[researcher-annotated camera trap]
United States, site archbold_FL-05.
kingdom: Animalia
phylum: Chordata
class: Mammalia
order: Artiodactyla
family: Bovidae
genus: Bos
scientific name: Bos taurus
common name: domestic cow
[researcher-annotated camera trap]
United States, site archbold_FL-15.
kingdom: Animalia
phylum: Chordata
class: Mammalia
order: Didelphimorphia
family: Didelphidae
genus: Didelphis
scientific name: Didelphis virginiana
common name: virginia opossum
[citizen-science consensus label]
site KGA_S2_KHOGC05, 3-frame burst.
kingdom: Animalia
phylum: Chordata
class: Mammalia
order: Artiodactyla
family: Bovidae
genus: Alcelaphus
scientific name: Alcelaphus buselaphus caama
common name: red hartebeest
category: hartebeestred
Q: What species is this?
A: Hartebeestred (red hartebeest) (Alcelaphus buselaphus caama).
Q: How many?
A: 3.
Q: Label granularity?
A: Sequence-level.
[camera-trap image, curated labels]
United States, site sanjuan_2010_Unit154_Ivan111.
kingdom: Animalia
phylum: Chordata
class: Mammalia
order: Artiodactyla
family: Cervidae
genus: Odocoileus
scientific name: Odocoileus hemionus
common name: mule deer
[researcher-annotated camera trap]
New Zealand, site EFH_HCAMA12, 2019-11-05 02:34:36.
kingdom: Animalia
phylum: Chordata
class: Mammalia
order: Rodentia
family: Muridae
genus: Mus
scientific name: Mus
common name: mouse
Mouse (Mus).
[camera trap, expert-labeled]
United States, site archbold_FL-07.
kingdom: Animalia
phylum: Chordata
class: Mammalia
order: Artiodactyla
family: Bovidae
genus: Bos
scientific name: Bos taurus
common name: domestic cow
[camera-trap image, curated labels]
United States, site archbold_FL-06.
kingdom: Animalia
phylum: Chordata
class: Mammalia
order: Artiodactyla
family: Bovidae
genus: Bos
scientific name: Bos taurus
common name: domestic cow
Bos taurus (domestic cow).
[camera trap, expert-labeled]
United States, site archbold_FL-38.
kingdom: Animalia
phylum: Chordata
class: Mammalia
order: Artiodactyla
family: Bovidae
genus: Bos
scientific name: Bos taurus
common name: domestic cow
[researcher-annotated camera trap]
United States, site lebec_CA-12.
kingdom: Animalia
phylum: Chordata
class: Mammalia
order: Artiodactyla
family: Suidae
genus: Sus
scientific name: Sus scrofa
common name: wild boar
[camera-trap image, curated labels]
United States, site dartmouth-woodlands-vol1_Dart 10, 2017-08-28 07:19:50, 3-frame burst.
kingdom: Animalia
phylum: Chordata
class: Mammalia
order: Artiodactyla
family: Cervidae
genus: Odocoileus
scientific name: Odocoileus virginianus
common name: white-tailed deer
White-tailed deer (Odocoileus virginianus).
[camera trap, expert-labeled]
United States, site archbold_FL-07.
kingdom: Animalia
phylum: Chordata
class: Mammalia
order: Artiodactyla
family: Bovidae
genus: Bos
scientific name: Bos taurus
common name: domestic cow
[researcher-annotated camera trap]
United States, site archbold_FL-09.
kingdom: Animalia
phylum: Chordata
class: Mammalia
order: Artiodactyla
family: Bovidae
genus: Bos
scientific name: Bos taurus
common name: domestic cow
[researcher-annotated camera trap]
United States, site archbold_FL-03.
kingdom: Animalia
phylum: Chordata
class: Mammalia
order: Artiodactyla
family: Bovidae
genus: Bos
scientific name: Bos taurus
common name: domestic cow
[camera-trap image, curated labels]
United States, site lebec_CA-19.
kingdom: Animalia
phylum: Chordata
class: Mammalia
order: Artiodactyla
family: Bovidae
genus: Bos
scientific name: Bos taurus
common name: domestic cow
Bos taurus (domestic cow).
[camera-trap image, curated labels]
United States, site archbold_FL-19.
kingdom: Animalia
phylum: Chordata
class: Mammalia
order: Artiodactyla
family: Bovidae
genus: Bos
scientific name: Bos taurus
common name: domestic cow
==================================================
**Assignment:**
Your output must be the lines of the material above, from the first through the line that contains "category: hartebeestred", copied exactly. Include both endpoints and nothing else.

**Response for this exercise:**
[researcher-annotated camera trap]
United States, site archbold_FL-05.
kingdom: Animalia
phylum: Chordata
class: Mammalia
order: Artiodactyla
family: Bovidae
genus: Bos
scientific name: Bos taurus
common name: domestic cow
[researcher-annotated camera trap]
United States, site archbold_FL-15.
kingdom: Animalia
phylum: Chordata
class: Mammalia
order: Didelphimorphia
family: Didelphidae
genus: Didelphis
scientific name: Didelphis virginiana
common name: virginia opossum
[citizen-science consensus label]
site KGA_S2_KHOGC05, 3-frame burst.
kingdom: Animalia
phylum: Chordata
class: Mammalia
order: Artiodactyla
family: Bovidae
genus: Alcelaphus
scientific name: Alcelaphus buselaphus caama
common name: red hartebeest
category: hartebeestred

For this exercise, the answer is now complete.